Fairfield is most commonly climbed as the high point of the Fairfield horseshoe, a walk which has no agreed direction of travel. Coming from Great Rigg, the long grassy ridge heads directly for the summit, whilst the walker arriving from Hart Crag climbs up from Link Hause with a fine view of Scrubby Crag to the right, before the stony traverse of Fairfield summit.

Fairfield has an indirect ascent from Patterdale via Birks and St Sunday Crag, following the narrow ridge down to Deepdale Hause before ascending rough ground to Cofa Pike. This subsidiary top of Fairfield has a peaked profile. A further rock tor is surmounted before the summit windbreaks are reached.

Fairfield can be climbed via Grisedale Hause, either up Tongue Gill from Grasmere, from Dunmail Raise or from Patterdale. The path up from the Hause is a rough zigzag up worsening scree.

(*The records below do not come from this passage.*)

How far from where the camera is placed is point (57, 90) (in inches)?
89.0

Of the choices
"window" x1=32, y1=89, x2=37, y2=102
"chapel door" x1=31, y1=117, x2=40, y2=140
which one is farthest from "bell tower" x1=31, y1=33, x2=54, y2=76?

Grisedale Hause can also be reached as a ridge walk from Seat Sandal, or by cutting across the outlet of Grisedale Tarn from Dollywaggon Pike and the Helvellyns. In this way Fairfield forms part of the Threlkeld–Kirkstone Walk, which continues over Fairfield summit to Dove Crag and Red Screes.

A more challenging route climbs out of Deepdale, veering into the lower part of Link Cove before surmounting Greenhow End and The Step. Deepdale Hause can also be gained from this side, but climbs direct out of Link Cove or Cowk Cove are not practicable for walkers.